🤖 AI Summary
This study investigates the structural properties and predictability limits of convergence solutions in multi-view optimization with 3D Gaussian Splatting (3DGS), focusing on how density distribution influences the coupling between geometry and appearance parameters. Through statistical analysis, learnability probing, and variance decomposition, the work reveals for the first time that rendering-optimal references (RORs) exhibit bimodal scale and radiance characteristics. A density-stratification mechanism is introduced to distinguish geometry-dominated regions from view-synthesis-dominated ones. Building on this insight, a rendering-free, density-aware predictor is developed, demonstrating that parameters in high-density regions can be accurately predicted from point clouds, whereas sparse regions suffer prediction failure due to strong parameter coupling.

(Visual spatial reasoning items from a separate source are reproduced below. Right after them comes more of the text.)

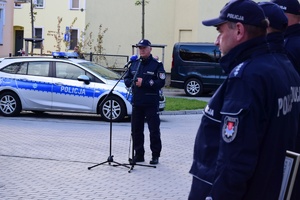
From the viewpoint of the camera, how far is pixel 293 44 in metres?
4.97

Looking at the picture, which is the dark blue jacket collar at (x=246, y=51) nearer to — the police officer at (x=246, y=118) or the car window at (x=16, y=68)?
the police officer at (x=246, y=118)

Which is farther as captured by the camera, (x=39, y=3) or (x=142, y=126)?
(x=39, y=3)

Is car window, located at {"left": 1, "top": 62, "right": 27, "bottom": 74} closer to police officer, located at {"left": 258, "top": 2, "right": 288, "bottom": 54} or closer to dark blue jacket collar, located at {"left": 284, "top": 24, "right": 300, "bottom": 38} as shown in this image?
dark blue jacket collar, located at {"left": 284, "top": 24, "right": 300, "bottom": 38}

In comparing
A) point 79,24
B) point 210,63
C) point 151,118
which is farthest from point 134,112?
point 79,24

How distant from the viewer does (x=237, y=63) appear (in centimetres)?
360

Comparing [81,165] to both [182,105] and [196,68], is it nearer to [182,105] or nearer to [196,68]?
[182,105]

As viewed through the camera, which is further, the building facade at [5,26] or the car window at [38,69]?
the building facade at [5,26]

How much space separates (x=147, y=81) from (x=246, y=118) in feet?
24.1

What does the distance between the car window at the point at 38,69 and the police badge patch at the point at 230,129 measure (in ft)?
48.3

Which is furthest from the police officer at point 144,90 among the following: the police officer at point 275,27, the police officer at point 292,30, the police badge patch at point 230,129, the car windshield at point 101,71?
the police badge patch at point 230,129

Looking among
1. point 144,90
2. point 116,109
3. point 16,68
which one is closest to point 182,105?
point 116,109

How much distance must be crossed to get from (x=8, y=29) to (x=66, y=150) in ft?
70.7

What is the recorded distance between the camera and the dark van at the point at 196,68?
28.6 m

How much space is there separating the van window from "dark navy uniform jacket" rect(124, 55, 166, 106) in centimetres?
1799
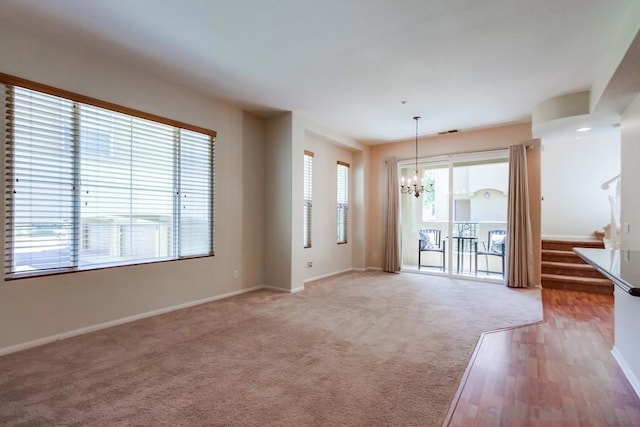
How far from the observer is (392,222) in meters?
6.84

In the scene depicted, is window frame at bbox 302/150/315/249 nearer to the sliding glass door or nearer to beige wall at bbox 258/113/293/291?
beige wall at bbox 258/113/293/291

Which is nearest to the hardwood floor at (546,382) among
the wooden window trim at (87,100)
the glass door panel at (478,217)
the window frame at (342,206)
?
the glass door panel at (478,217)

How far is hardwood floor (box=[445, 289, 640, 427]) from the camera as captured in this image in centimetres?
195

The proposed strategy substantially enhances training robustness.
📝 Abstract
We investigate what structure emerges in 3D Gaussian Splatting (3DGS) solutions from standard multi-view optimization. We term these Rendering-Optimal References (RORs) and analyze their statistical properties, revealing stable patterns: mixture-structured scales and bimodal radiance across diverse scenes. To understand what determines these parameters, we apply learnability probes by training predictors to reconstruct RORs from point clouds without rendering supervision. Our analysis uncovers fundamental density-stratification. Dense regions exhibit geometry-correlated parameters amenable to render-free prediction, while sparse regions show systematic failure across architectures. We formalize this through variance decomposition, demonstrating that visibility heterogeneity creates covariance-dominated coupling between geometric and appearance parameters in sparse regions. This reveals the dual character of RORs: geometric primitives where point clouds suffice, and view synthesis primitives where multi-view constraints are essential. We provide density-aware strategies that improve training robustness and discuss architectural implications for systems that adaptively balance feed-forward prediction and rendering-based refinement.